• [TASK PROMPT] Could you copy out, word for word, everything in the material from the line containing "How far must" down to the line containing "which is farthest", with both of those lines included?

**** INPUT MATERIAL

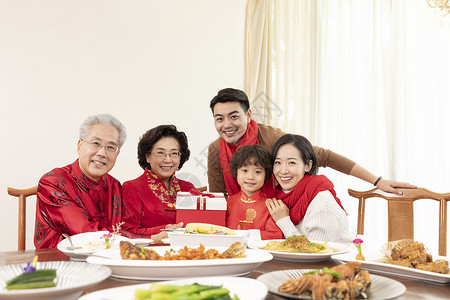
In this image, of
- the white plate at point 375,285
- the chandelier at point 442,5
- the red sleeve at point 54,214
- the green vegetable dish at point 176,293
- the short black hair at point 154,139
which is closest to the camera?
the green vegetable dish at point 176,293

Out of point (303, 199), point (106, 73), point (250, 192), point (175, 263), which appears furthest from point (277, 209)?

********
**** INPUT MATERIAL

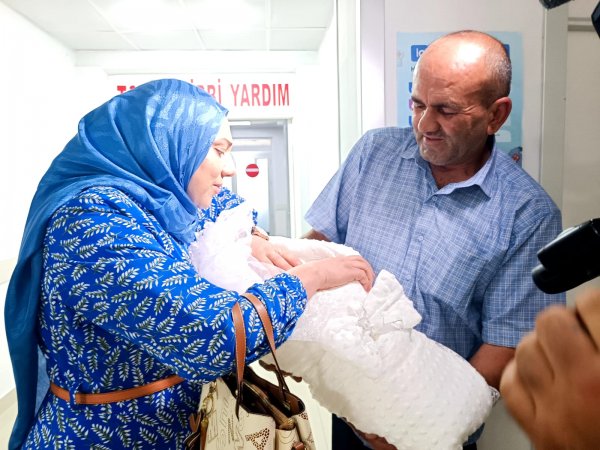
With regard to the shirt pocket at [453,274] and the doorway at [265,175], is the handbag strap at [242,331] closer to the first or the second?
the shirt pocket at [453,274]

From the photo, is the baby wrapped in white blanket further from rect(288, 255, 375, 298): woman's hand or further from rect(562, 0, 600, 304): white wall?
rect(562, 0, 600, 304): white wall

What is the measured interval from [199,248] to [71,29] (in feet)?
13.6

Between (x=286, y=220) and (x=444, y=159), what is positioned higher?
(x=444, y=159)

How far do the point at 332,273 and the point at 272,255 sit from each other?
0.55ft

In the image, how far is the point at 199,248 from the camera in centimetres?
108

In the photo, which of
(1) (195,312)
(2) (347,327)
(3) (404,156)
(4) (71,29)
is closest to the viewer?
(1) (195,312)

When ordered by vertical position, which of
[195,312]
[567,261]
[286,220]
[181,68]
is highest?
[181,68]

********
**** INPUT MATERIAL

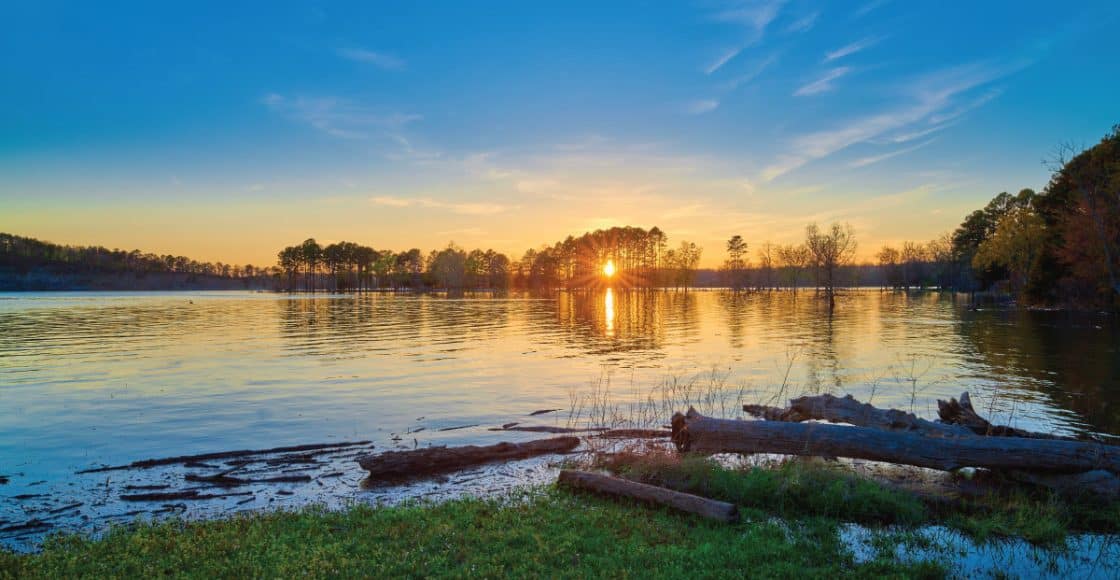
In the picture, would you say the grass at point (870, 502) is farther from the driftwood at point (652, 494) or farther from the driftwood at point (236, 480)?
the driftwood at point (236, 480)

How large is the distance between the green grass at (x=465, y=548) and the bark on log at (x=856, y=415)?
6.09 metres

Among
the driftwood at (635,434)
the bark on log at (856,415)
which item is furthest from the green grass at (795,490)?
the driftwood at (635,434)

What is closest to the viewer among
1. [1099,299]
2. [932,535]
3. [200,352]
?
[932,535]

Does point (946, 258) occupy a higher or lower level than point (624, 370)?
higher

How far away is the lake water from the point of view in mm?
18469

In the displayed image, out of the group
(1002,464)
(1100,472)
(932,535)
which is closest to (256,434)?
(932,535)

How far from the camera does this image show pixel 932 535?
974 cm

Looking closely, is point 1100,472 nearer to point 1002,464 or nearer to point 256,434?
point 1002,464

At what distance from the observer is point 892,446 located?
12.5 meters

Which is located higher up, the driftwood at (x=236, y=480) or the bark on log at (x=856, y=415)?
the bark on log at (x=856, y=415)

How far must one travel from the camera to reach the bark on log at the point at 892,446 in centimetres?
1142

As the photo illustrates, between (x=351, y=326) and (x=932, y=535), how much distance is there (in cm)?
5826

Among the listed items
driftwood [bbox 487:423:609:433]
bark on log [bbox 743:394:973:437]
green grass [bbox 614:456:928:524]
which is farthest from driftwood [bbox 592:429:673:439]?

********

• [SOLUTION TO THE PROBLEM]
How far must one travel from the camera to reach the bark on log at the point at 892,446 in centimetres?
1142

As the photo illustrates, between (x=351, y=326) and (x=932, y=535), how much distance is there (in cm)?
5826

Among the listed items
driftwood [bbox 487:423:609:433]
bark on log [bbox 743:394:973:437]
green grass [bbox 614:456:928:524]
which is farthest from driftwood [bbox 592:429:673:439]?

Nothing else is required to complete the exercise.